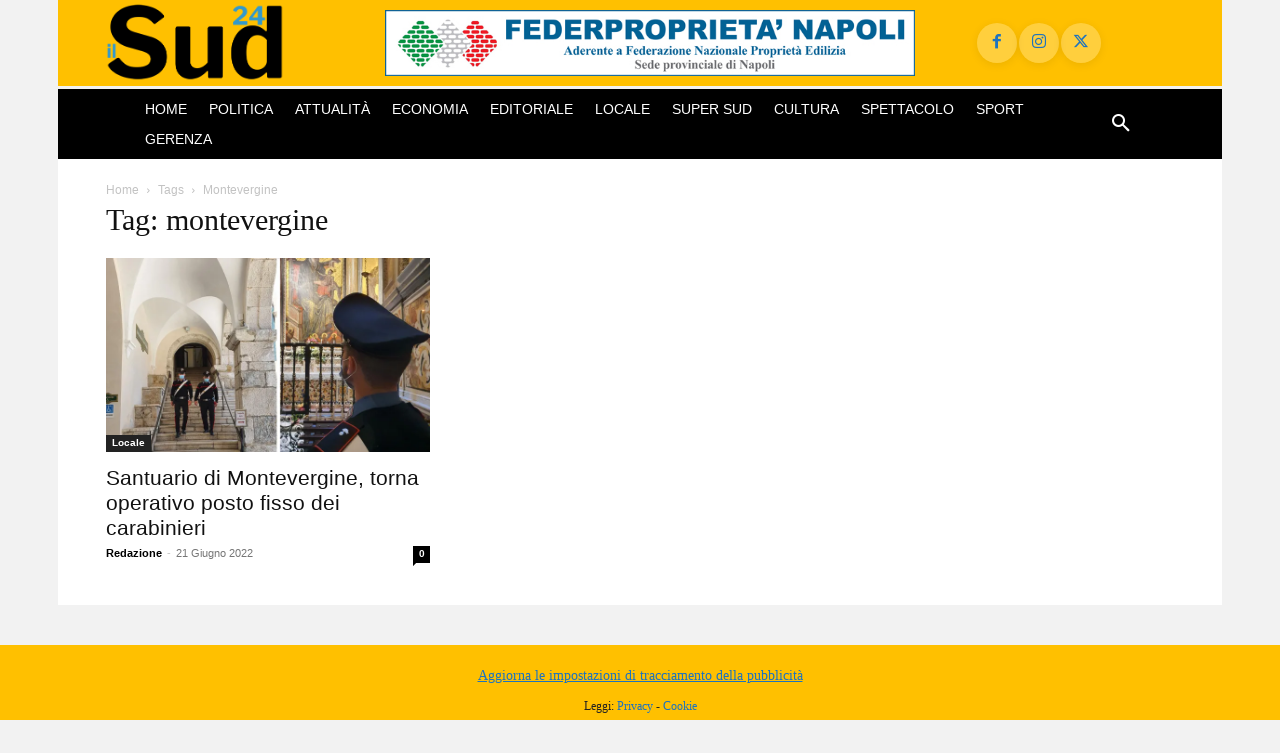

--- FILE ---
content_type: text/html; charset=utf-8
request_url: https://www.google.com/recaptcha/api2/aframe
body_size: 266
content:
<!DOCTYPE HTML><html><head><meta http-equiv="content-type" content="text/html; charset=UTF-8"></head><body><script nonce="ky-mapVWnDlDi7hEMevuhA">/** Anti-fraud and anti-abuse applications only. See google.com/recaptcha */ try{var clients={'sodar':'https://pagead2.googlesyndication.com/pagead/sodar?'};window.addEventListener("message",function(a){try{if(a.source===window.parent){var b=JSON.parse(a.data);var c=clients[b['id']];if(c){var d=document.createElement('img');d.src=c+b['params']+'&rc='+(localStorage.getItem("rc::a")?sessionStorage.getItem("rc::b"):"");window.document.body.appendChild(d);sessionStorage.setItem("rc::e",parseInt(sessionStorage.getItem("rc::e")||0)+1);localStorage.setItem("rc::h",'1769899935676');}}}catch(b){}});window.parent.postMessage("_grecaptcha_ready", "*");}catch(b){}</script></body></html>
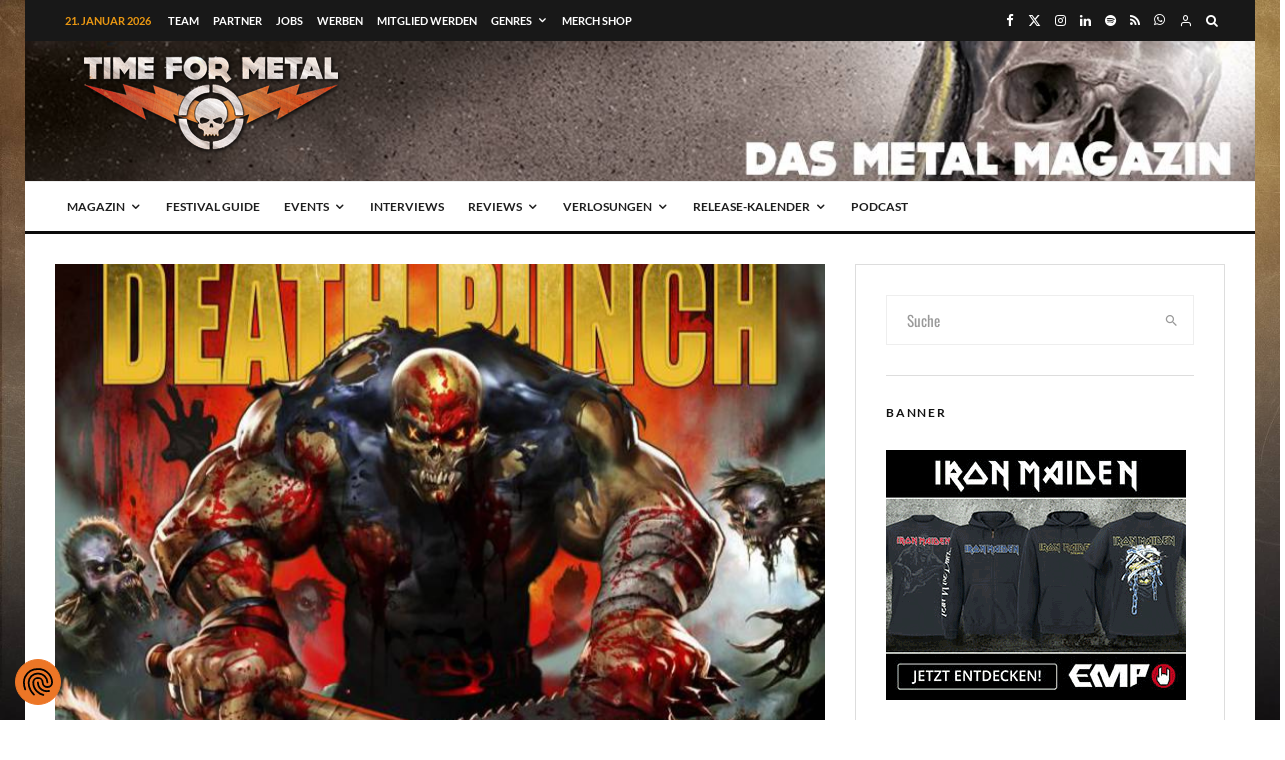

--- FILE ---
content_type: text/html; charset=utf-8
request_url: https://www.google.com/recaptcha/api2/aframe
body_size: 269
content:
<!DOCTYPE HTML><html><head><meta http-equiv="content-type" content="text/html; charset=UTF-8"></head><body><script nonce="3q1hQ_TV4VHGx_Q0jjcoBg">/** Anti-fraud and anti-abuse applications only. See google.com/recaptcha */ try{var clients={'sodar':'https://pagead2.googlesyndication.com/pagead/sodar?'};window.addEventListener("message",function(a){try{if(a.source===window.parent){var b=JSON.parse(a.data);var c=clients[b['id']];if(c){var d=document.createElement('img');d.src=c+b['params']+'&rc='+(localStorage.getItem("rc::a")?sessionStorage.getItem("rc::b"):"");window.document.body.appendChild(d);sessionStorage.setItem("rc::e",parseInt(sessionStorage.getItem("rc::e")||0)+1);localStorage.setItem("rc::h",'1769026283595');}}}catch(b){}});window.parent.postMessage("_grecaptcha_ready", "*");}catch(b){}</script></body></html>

• • • • • • •

PROBLEM DETAILS: Extract every line from the records above that contains the word "charset".

EXERCISE RESPONSE:
content_type: text/html; charset=utf-8
<!DOCTYPE HTML><html><head><meta http-equiv="content-type" content="text/html; charset=UTF-8"></head><body><script nonce="ky-mapVWnDlDi7hEMevuhA">/** Anti-fraud and anti-abuse applications only. See google.com/recaptcha */ try{var clients={'sodar':'https://pagead2.googlesyndication.com/pagead/sodar?'};window.addEventListener("message",function(a){try{if(a.source===window.parent){var b=JSON.parse(a.data);var c=clients[b['id']];if(c){var d=document.createElement('img');d.src=c+b['params']+'&rc='+(localStorage.getItem("rc::a")?sessionStorage.getItem("rc::b"):"");window.document.body.appendChild(d);sessionStorage.setItem("rc::e",parseInt(sessionStorage.getItem("rc::e")||0)+1);localStorage.setItem("rc::h",'1769899935676');}}}catch(b){}});window.parent.postMessage("_grecaptcha_ready", "*");}catch(b){}</script></body></html>
content_type: text/html; charset=utf-8
<!DOCTYPE HTML><html><head><meta http-equiv="content-type" content="text/html; charset=UTF-8"></head><body><script nonce="3q1hQ_TV4VHGx_Q0jjcoBg">/** Anti-fraud and anti-abuse applications only. See google.com/recaptcha */ try{var clients={'sodar':'https://pagead2.googlesyndication.com/pagead/sodar?'};window.addEventListener("message",function(a){try{if(a.source===window.parent){var b=JSON.parse(a.data);var c=clients[b['id']];if(c){var d=document.createElement('img');d.src=c+b['params']+'&rc='+(localStorage.getItem("rc::a")?sessionStorage.getItem("rc::b"):"");window.document.body.appendChild(d);sessionStorage.setItem("rc::e",parseInt(sessionStorage.getItem("rc::e")||0)+1);localStorage.setItem("rc::h",'1769026283595');}}}catch(b){}});window.parent.postMessage("_grecaptcha_ready", "*");}catch(b){}</script></body></html>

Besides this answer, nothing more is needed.